The Council of Mortgage Lenders has revised its gross lending expectations down to £209bn in 2015, from its earlier estimate of £222bn.
This was based on expectations that regulated house purchase activity will slowly retrace its 2014 levels through the second half of this year and into 2016, supported by a benign economic backdrop and government housing measures.
Remortgage appetite continues to be subdued, except in the buy-to-let space, the CML also noted.
The prospect of higher rates will eventually provide a stronger incentive to remortgage, but the council stated this was not likely to happen to a great extent during the forecast period, as the country will still be in the early stages of rate tightening.
Although activity levels are likely to remain narrowly constrained this year and next, the CML said it still expects total mortgage lending to increase by £21bn to £230bn in 2016.

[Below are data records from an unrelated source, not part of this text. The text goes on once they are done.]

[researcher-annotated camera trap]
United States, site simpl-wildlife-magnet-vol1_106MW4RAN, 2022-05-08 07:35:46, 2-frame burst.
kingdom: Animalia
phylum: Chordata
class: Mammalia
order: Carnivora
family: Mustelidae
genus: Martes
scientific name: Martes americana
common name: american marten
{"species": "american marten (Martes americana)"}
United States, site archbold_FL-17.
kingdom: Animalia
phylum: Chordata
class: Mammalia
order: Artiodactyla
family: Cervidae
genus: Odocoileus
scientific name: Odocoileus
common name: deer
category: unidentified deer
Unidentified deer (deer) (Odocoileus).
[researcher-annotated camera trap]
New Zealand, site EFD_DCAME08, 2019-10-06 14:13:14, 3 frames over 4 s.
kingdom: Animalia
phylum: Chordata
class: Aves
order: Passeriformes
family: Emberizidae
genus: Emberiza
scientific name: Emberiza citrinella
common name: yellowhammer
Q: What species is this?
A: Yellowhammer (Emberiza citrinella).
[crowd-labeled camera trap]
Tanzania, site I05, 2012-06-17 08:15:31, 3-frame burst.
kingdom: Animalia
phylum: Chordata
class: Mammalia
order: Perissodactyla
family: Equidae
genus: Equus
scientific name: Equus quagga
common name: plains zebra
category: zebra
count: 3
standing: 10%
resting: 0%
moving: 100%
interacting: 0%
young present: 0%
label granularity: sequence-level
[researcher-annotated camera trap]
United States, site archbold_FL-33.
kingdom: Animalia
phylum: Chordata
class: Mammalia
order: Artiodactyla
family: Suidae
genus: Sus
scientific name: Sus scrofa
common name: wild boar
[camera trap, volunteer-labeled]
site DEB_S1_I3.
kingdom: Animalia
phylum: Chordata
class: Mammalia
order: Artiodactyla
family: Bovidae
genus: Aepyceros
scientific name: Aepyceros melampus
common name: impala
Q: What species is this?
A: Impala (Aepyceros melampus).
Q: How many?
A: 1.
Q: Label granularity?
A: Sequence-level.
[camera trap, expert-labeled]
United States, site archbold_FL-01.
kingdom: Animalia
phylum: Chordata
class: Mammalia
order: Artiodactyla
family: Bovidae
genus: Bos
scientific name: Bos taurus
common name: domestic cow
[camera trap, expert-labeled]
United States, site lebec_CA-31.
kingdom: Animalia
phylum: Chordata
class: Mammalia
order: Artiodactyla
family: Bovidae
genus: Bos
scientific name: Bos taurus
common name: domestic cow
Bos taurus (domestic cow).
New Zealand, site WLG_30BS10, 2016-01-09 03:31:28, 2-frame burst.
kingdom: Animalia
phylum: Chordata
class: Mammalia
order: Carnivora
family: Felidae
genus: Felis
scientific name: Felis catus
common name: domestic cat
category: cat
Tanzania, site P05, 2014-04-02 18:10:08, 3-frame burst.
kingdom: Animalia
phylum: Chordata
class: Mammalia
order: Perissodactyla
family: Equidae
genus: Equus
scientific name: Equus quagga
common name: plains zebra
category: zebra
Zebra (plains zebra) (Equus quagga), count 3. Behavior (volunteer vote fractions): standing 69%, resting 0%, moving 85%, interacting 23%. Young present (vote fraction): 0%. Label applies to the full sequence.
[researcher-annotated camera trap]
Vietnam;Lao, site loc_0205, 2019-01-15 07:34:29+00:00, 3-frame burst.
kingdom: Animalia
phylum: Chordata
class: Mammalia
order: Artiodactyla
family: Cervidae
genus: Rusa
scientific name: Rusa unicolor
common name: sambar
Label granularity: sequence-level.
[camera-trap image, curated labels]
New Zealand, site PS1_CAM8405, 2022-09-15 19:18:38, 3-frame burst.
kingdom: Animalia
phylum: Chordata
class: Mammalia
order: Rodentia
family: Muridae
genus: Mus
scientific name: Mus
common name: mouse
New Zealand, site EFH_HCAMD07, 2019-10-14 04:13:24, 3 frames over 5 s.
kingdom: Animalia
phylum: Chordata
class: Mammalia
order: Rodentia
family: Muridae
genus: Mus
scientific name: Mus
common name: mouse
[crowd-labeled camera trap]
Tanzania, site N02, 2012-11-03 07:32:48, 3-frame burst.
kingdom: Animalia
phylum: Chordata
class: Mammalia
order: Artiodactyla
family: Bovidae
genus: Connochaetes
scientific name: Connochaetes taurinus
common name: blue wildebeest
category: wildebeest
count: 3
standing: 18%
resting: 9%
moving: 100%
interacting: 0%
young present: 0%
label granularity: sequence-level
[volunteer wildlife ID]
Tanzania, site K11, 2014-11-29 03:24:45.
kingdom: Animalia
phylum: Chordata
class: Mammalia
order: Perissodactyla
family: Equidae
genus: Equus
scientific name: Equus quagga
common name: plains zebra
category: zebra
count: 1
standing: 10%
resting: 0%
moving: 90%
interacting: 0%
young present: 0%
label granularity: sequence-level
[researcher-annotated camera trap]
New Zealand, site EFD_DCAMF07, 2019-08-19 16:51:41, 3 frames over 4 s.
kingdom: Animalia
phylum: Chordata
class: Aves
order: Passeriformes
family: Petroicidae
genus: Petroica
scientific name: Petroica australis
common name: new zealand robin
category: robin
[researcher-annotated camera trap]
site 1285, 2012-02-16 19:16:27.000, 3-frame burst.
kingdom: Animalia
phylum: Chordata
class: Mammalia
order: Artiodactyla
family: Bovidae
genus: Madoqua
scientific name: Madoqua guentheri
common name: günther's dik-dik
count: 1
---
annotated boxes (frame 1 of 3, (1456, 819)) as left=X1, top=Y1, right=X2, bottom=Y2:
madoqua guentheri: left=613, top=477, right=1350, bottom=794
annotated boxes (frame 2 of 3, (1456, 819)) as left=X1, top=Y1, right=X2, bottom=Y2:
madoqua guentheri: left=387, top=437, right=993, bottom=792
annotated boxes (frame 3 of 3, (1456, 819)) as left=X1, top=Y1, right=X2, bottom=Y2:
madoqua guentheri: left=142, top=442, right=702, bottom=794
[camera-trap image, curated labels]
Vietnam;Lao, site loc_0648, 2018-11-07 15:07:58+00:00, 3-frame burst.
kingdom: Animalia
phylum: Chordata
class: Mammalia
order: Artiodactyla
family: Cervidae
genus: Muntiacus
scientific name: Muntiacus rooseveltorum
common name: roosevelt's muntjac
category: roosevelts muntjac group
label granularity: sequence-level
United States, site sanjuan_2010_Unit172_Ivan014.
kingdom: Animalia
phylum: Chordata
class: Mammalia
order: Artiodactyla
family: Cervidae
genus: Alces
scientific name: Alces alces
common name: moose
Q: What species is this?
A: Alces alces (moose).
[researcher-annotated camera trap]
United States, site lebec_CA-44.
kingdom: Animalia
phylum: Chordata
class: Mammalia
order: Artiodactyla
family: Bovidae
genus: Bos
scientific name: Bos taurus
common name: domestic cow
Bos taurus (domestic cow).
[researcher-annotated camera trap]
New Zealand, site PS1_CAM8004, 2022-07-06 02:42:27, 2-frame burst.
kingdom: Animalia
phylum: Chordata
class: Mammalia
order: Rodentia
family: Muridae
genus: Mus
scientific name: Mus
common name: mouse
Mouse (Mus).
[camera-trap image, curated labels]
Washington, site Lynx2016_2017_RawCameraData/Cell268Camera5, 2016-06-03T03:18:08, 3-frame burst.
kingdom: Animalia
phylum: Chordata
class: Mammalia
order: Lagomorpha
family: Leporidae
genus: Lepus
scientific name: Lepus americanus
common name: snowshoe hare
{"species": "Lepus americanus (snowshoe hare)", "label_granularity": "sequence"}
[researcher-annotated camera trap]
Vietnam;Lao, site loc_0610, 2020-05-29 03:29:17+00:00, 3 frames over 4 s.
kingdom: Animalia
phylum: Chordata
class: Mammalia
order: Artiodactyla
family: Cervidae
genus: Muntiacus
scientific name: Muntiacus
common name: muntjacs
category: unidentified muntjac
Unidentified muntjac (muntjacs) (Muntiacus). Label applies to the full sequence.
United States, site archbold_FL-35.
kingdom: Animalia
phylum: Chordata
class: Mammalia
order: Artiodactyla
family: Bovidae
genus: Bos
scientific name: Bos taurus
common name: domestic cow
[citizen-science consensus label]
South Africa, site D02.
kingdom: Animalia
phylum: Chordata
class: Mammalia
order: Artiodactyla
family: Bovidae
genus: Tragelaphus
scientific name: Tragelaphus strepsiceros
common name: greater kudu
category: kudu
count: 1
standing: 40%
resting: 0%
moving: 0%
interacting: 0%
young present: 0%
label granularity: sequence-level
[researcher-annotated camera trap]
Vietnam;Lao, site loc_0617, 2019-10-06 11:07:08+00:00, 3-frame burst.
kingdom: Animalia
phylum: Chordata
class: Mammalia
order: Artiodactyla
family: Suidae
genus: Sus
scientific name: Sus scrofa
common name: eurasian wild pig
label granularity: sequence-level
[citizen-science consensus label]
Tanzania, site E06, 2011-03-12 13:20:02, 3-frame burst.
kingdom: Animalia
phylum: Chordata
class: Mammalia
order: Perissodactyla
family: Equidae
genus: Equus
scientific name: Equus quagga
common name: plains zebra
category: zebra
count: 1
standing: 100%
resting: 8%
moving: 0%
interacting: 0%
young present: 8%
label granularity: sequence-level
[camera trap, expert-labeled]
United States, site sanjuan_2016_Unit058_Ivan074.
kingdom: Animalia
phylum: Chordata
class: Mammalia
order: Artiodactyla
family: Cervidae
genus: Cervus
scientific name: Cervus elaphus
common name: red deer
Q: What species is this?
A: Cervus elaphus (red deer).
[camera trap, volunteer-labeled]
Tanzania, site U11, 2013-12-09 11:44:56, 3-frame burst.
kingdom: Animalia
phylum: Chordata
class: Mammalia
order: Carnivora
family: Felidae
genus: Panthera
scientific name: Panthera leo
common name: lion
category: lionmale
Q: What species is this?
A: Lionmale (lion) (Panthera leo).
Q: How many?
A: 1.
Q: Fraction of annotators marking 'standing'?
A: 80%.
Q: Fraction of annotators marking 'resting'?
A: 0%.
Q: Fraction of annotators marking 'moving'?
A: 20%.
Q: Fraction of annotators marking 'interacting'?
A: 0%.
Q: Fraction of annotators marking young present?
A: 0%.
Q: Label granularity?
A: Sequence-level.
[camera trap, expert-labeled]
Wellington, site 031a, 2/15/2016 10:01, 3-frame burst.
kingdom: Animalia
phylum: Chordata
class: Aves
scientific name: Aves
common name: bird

Some of this reflects increasing loan sizes, alongside stronger house prices, but about half of the increase is due to the modest turn-round envisaged in the numbers of first-time buyers and home movers.
The revision forecast for lending comes as the CML also reported gross mortgage lending in June showing a significant increase compared with the previous month - up by 29 per cent to an estimated £20.5bn.
In addition to the month-on-month increase, there was also a year-on-year increase of 15 per cent on the £17.8bn of lending undertaken in June 2014.
Gross lending in the second quarter of 2015 came to £52.2bn, which was up 17 per cent from the previous quarter’s £44.5bn, and was a modest increase of 1 per cent on the second quarter in 2014, when it totalled £51.7bn.
CML economist Mohammad Jamei said that activity was picking up after a slow start to the year, with the underlying picture likely to be one of only modest recovery.
“This should be supported by favourable conditions in the economy, though it will be limited by rising house prices and affordability pressures.”
The CML’s latest forecast came as Nottingham Building Society revealed two out of five brokers have seen an increase in customers giving up on applications because of delays.
Their survey found that brokers have reported a rise in customers giving up on remortgage and mortgage deals because the process has become more time-consuming and difficult, while 58 per cent expected an increase in remortgaging enquiries.